--- start ---

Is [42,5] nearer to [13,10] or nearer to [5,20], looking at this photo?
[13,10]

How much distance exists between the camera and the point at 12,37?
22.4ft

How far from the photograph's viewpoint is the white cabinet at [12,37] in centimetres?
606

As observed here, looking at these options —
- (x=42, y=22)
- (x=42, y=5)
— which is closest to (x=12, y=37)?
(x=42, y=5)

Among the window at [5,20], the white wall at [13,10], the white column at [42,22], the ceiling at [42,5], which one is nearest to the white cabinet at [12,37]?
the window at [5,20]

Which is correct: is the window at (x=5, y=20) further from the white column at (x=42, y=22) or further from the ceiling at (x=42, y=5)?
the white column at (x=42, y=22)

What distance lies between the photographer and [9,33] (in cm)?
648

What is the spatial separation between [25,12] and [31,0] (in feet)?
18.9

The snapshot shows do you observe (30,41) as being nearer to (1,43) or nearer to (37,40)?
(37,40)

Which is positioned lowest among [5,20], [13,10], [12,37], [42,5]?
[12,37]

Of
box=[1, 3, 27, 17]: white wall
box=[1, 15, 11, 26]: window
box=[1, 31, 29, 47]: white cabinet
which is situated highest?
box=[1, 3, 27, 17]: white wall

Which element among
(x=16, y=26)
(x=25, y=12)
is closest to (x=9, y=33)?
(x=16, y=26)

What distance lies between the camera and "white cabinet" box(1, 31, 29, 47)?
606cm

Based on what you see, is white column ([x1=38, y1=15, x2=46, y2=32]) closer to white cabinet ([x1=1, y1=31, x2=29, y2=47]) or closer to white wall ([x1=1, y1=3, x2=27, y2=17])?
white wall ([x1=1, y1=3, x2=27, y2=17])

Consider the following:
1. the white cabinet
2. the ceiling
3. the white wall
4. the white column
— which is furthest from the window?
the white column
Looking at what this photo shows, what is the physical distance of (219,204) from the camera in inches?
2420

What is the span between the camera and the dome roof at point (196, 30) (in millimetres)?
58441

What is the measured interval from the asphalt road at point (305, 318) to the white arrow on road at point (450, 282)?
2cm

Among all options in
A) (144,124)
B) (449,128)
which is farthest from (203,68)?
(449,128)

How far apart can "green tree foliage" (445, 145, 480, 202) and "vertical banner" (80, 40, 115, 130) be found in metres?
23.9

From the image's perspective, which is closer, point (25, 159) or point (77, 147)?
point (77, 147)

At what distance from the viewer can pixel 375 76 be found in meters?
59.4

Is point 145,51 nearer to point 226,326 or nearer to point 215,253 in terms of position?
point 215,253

--- end ---

* **Stated task**
Copy word for word the lines from the one containing "What distance lies between the camera" through the last of the rows.

* **Reply to the exercise**
What distance lies between the camera and "white cabinet" box(1, 31, 29, 47)?
606cm

Based on what you see, is white column ([x1=38, y1=15, x2=46, y2=32]) closer to white cabinet ([x1=1, y1=31, x2=29, y2=47]) or closer to white wall ([x1=1, y1=3, x2=27, y2=17])?
white wall ([x1=1, y1=3, x2=27, y2=17])

Consider the following:
1. the white cabinet
2. the ceiling
3. the white wall
4. the white column
— which is furthest from the window?
the white column
Looking at what this photo shows, what is the physical distance of (219,204) from the camera in inches?
2420

What is the span between the camera and the dome roof at point (196, 30) (in millimetres)?
58441

What is the measured interval from the asphalt road at point (305, 318) to the white arrow on road at point (450, 282)?
2cm

Among all options in
A) (144,124)
B) (449,128)
which is farthest from (203,68)?
(449,128)

How far apart can "green tree foliage" (445, 145, 480, 202) and "vertical banner" (80, 40, 115, 130) be found in metres?
23.9

From the image's perspective, which is closer, point (25, 159) or point (77, 147)?
point (77, 147)

At what distance from the viewer can pixel 375 76 be found in meters?
59.4

Is point 145,51 nearer to point 226,326 or nearer to point 215,253 in terms of position?
point 215,253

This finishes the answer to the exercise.